The classical view of a gene as a discrete element in the genome has been shaken by ENCODE
The ENCODE consortium recently completed its characterization of 1% of the human genome by various high-throughput experimental and computational techniques designed to characterize functional elements (The ENCODE Project Consortium 2007). This project represents a major milestone in the characterization of the human genome, and the current findings show a striking picture of complex molecular activity. While the landmark human genome sequencing surprised many with the small number (relative to simpler organisms) of protein-coding genes that sequence annotators could identify (∼21,000, according to the latest estimate [see www.ensembl.org]), ENCODE highlighted the number and complexity of the RNA transcripts that the genome produces.

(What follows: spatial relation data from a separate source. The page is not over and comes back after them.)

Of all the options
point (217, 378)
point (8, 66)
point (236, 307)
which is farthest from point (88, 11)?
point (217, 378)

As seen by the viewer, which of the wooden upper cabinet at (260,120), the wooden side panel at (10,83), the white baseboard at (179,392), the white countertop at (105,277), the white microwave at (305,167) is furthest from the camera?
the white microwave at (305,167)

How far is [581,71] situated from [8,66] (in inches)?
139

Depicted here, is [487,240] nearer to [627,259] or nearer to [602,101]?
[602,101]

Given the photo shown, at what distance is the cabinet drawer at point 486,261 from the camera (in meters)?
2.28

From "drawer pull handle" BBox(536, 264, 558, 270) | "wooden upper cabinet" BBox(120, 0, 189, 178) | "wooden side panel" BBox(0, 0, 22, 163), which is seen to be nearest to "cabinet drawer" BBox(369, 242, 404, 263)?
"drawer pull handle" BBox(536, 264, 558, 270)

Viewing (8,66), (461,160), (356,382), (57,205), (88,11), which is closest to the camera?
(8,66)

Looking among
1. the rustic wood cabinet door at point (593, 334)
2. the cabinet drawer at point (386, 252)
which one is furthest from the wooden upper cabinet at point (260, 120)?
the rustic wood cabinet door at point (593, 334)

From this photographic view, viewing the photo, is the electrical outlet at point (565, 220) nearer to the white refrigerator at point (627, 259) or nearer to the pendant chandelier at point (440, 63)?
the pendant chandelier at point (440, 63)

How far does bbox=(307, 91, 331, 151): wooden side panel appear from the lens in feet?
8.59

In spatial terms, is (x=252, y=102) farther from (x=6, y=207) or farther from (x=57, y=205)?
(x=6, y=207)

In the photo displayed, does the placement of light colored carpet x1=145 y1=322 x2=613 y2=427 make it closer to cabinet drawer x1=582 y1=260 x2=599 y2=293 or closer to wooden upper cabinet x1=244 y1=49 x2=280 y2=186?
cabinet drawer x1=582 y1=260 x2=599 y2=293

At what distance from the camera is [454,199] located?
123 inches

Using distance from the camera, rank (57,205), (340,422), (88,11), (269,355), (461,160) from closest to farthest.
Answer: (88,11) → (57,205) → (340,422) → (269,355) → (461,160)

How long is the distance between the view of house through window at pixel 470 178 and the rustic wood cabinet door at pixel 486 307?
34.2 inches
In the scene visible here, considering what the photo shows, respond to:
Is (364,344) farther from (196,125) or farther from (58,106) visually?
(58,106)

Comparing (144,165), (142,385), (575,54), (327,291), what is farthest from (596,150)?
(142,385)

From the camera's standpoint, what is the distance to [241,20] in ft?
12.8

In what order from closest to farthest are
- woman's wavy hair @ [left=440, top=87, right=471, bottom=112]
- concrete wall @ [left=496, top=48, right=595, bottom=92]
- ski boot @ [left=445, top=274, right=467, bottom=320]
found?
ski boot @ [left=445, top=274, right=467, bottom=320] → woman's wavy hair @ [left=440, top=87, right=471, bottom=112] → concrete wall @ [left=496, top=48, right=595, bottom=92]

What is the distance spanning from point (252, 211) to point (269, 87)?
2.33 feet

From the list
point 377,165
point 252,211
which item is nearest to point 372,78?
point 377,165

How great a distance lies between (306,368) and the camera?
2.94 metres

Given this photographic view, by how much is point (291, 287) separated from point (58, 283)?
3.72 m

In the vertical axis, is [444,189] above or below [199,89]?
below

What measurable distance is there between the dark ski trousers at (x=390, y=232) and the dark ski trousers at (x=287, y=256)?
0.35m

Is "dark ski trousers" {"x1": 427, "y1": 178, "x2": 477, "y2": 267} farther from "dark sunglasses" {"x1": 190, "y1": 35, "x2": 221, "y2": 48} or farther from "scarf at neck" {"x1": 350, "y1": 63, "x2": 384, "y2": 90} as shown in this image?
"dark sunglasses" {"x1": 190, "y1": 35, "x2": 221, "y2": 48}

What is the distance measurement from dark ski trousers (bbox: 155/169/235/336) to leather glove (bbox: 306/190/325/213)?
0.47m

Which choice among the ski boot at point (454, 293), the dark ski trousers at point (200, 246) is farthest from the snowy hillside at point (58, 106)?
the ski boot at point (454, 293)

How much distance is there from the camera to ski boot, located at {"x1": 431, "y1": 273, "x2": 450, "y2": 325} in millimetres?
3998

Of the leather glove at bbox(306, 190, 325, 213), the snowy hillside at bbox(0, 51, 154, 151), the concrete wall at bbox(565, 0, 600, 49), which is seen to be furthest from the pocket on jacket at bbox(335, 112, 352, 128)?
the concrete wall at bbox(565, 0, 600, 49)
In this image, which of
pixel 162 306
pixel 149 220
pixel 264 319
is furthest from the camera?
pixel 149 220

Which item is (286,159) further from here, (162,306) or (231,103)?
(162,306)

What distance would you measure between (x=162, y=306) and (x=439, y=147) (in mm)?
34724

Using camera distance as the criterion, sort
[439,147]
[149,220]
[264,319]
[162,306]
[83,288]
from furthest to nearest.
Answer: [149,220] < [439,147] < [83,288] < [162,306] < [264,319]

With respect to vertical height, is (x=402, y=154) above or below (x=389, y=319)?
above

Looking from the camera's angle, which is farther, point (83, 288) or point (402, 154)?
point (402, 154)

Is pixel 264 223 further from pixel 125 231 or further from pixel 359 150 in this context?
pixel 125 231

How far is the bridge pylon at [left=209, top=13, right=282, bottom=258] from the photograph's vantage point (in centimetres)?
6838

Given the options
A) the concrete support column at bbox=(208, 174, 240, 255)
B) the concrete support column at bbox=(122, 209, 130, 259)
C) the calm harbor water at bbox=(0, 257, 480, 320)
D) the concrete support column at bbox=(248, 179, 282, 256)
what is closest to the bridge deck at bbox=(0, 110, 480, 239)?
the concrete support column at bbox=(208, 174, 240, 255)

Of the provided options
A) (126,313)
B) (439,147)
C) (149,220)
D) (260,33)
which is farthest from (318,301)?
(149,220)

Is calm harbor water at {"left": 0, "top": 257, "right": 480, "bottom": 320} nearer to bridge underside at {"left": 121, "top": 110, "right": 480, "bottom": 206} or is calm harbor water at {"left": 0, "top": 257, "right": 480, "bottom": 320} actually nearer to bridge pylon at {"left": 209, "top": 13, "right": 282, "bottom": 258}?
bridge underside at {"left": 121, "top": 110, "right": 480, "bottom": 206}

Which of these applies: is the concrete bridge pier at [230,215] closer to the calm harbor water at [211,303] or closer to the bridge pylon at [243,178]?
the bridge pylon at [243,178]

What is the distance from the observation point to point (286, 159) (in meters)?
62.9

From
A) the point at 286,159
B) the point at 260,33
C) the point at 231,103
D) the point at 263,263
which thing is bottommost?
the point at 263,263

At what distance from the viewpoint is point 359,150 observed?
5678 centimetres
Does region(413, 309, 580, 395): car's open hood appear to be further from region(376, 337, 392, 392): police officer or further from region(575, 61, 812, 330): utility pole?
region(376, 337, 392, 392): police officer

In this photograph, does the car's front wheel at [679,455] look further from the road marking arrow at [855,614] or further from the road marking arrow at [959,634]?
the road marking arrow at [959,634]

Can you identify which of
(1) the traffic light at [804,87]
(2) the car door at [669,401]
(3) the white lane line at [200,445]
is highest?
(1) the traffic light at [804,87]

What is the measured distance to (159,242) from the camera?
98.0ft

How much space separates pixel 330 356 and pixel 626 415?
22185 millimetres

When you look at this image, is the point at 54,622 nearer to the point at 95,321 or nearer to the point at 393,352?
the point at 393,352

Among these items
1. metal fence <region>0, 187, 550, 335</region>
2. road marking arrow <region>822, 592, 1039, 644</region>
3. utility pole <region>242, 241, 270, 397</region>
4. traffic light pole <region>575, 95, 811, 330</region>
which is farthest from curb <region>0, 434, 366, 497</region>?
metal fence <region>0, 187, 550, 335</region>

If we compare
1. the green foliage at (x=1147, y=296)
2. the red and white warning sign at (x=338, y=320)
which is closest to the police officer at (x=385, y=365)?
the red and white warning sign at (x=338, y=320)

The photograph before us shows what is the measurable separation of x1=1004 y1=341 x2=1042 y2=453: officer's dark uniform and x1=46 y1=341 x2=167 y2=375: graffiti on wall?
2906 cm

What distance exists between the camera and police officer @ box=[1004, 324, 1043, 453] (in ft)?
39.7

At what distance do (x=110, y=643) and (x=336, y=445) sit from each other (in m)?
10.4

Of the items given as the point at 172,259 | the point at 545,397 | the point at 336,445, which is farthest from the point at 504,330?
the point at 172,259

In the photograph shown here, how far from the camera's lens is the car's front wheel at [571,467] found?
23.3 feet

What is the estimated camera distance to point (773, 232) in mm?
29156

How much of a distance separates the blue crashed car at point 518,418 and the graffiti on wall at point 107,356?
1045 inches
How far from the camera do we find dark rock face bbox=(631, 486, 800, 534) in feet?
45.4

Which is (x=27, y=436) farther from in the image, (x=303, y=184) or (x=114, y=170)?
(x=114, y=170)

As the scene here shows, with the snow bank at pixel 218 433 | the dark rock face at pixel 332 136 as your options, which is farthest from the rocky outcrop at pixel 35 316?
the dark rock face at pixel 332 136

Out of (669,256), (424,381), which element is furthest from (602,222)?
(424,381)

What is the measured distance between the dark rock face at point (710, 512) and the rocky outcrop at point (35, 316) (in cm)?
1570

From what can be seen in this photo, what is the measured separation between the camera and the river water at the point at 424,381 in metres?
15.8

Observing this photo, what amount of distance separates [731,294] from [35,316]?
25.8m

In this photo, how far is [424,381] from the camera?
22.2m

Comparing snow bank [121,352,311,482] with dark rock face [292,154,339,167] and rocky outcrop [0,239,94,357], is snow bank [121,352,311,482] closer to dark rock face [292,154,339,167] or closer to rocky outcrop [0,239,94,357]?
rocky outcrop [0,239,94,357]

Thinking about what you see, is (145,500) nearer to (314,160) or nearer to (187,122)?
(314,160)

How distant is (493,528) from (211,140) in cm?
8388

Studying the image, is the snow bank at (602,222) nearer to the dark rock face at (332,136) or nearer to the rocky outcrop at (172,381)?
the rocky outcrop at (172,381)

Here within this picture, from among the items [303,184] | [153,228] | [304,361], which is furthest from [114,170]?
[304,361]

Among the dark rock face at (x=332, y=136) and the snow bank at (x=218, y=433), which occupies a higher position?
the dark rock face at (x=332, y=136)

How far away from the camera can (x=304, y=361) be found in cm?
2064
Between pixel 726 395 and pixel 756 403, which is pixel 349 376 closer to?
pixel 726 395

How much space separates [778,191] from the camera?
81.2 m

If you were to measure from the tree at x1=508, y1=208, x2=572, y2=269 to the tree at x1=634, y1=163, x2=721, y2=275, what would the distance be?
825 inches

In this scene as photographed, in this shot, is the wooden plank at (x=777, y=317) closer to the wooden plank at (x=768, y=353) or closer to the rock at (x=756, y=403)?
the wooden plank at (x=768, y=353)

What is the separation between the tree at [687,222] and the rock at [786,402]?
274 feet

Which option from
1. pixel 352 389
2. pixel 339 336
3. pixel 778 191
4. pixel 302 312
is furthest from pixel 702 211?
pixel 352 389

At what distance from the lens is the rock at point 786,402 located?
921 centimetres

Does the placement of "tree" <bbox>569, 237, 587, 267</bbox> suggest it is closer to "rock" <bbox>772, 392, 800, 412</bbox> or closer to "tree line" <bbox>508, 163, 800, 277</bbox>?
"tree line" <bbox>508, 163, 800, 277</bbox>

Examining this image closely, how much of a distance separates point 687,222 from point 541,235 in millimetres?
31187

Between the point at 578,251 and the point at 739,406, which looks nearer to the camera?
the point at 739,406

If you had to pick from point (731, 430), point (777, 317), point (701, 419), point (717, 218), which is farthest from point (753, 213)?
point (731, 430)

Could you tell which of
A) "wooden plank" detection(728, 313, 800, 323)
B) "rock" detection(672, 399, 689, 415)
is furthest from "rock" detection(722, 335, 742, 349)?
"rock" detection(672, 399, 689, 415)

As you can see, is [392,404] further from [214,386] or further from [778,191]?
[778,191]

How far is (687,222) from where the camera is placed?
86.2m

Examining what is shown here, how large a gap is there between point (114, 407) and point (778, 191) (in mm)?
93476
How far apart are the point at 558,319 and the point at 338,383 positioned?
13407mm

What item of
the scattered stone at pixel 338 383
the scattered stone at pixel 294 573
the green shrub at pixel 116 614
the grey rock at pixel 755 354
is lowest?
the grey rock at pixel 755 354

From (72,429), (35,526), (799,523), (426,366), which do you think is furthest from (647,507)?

In this regard, ENCODE has changed our view of “what is a gene” considerably more than the sequencing of the Haemophilus influenza and human genomes did (Fleischmann et al. 1995; Lander et al. 2001; Venter et al. 2001). The discrepancy between our previous protein-centric view of the gene and one that is revealed by the extensive transcriptional activity of the genome prompts us to reconsider now what a gene is. Here, we review how the concept of the gene has changed over the past century, summarize the current thinking based on the latest ENCODE findings, and propose a new updated gene definition that takes these findings into account.